[<prev] [next>] [<thread-prev] [thread-next>] [day] [month] [year] [list]
Message-ID: <20260128154155.32143-9-fw@strlen.de>
Date: Wed, 28 Jan 2026 16:41:54 +0100
From: Florian Westphal <fw@...len.de>
To: <netdev@...r.kernel.org>
Cc: Paolo Abeni <pabeni@...hat.com>,
"David S. Miller" <davem@...emloft.net>,
Eric Dumazet <edumazet@...gle.com>,
Jakub Kicinski <kuba@...nel.org>,
<netfilter-devel@...r.kernel.org>,
pablo@...filter.org
Subject: [PATCH net-next 8/9] netfilter: nfnetlink_queue: do shared-unconfirmed check before segmentation
Ulrich reports a regression with nfqueue:
If an application did not set the 'F_GSO' capability flag and a gso
packet with an unconfirmed nf_conn entry is received all packets are
now dropped instead of queued, because the check happens after
skb_gso_segment(). In that case, we did have exclusive ownership
of the skb and its associated conntrack entry.
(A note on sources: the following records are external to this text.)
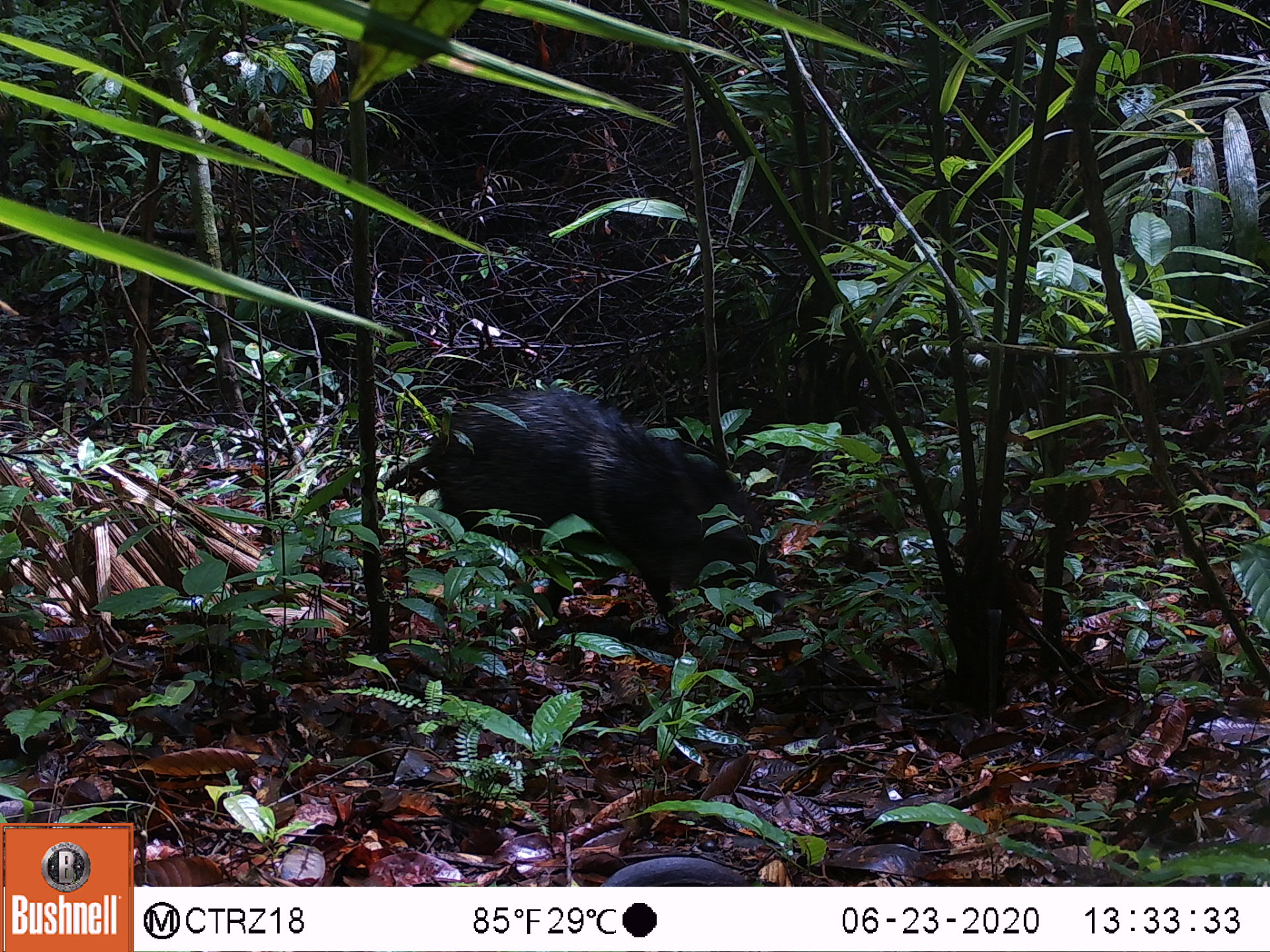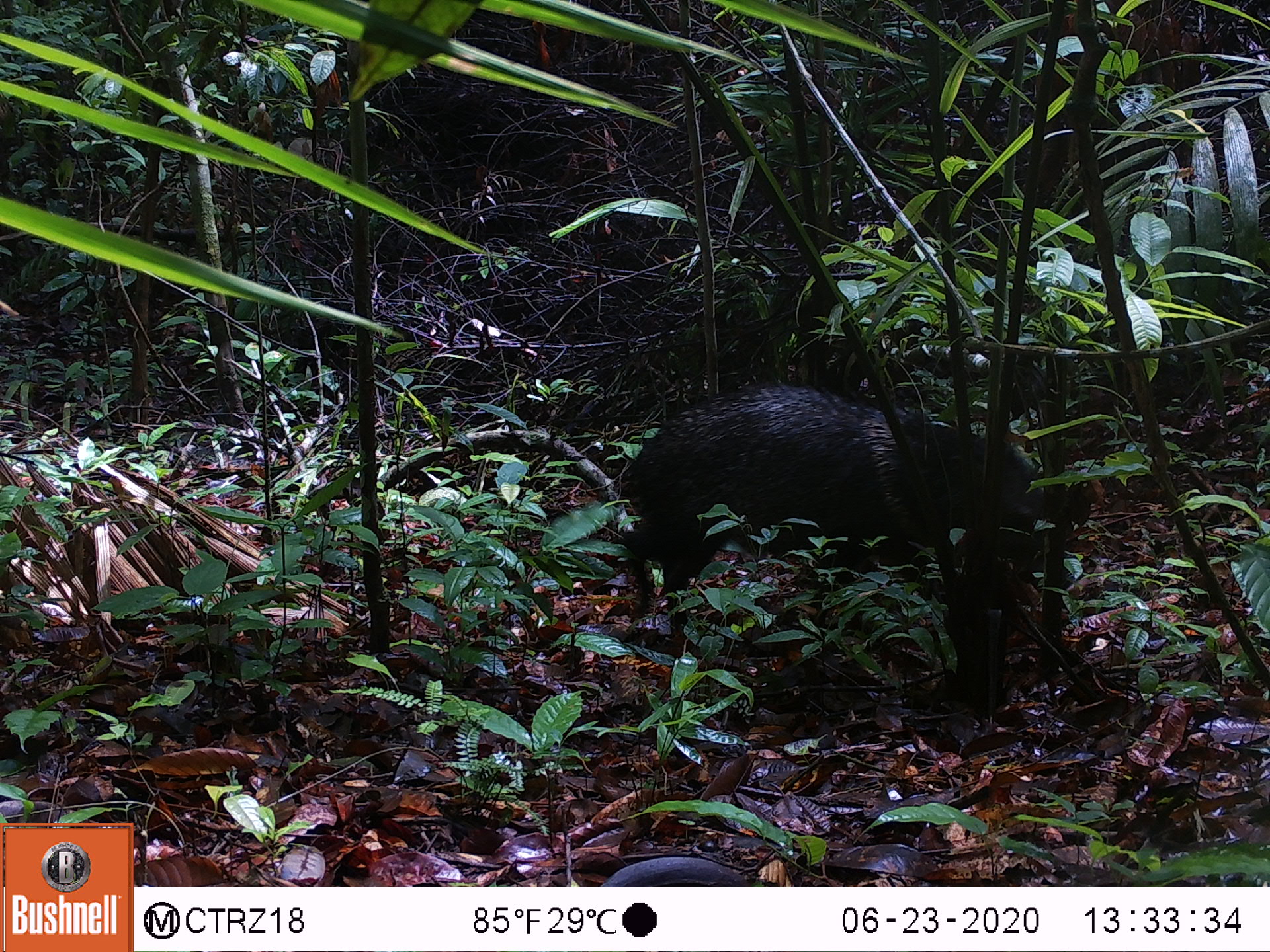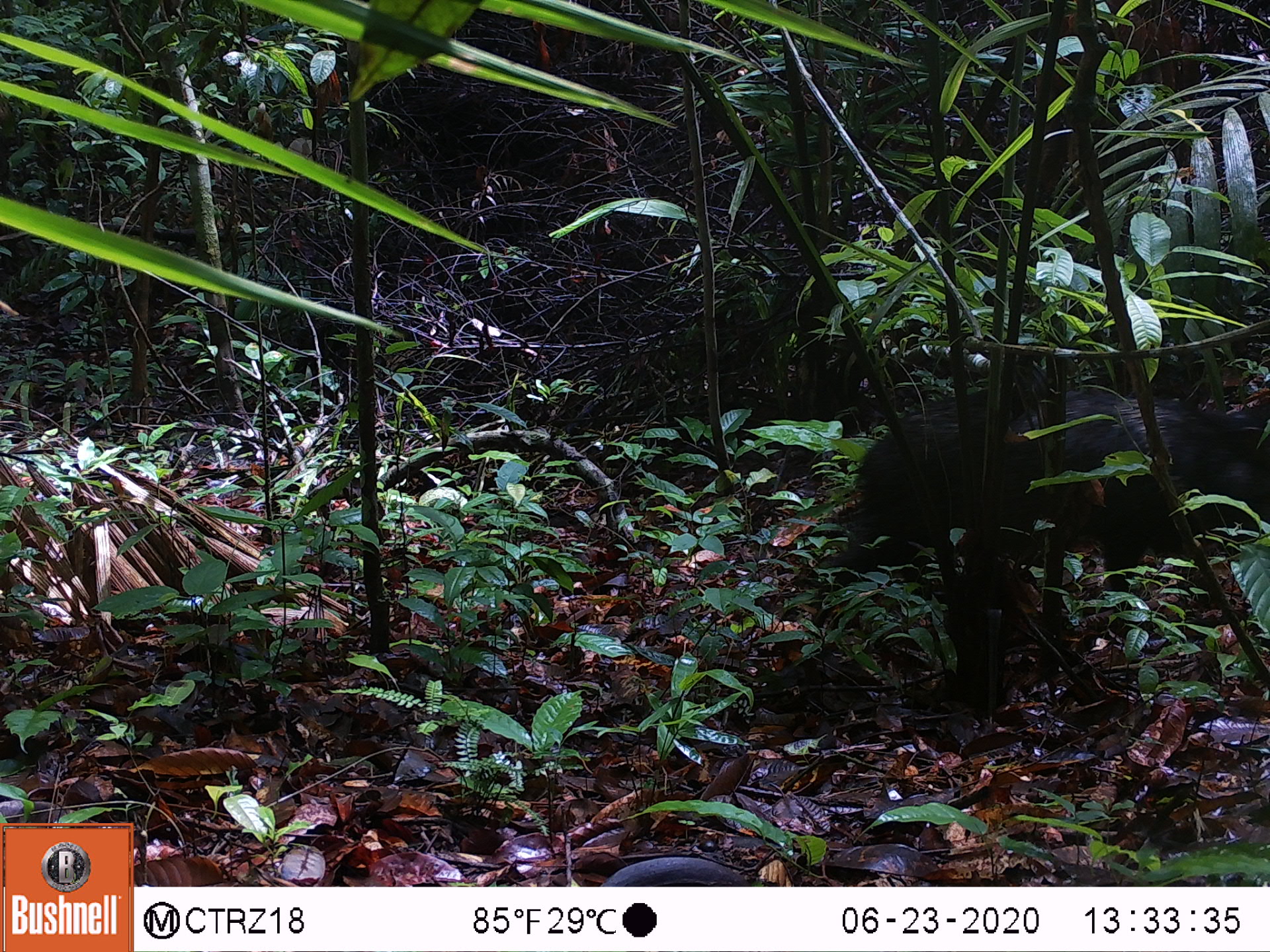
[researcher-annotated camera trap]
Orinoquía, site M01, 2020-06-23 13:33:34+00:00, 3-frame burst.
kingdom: Animalia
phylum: Chordata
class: Mammalia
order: Artiodactyla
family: Tayassuidae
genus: Pecari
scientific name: Pecari tajacu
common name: collared peccary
Collared peccary (Pecari tajacu).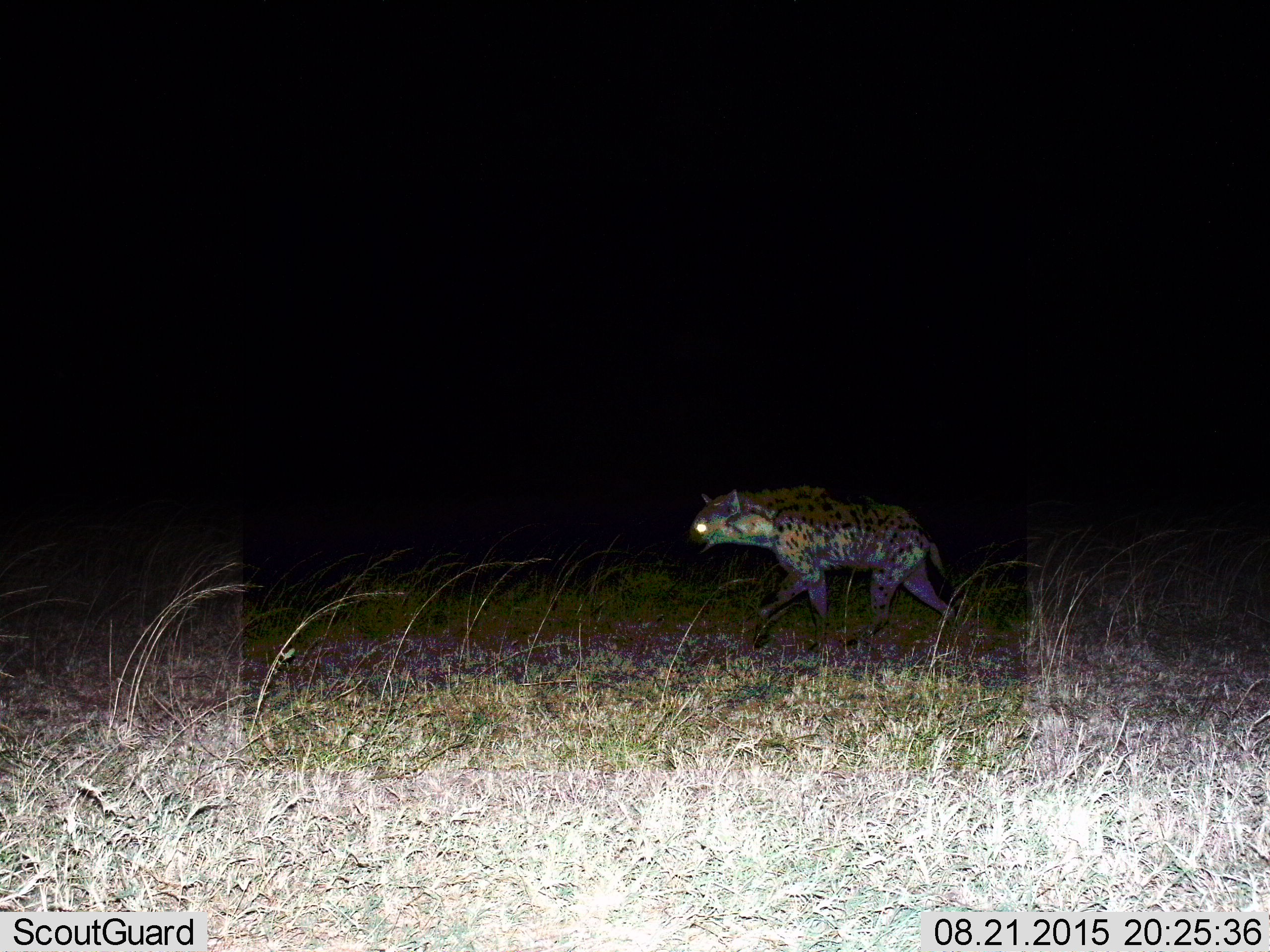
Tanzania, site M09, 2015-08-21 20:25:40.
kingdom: Animalia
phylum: Chordata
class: Mammalia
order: Carnivora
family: Hyaenidae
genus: Crocuta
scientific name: Crocuta crocuta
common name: spotted hyena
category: hyenaspotted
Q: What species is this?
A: Hyenaspotted (spotted hyena) (Crocuta crocuta).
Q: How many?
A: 1.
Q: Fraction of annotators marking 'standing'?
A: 12%.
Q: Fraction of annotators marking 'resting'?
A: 0%.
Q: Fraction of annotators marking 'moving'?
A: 88%.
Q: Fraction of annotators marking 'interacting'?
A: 0%.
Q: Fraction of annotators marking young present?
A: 0%.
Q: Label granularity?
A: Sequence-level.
The elevated use
count is due to skb_clone happening via skb_gso_segment().
Move the check so that its peformed vs. the aggregated packet.
Then, annotate the individual segments except the first one so we
can do a 2nd check at reinject time.
For the normal case, where userspace does in-order reinjects, this avoids
packet drops: first reinjected segment continues traversal and confirms
entry, remaining segments observe the confirmed entry.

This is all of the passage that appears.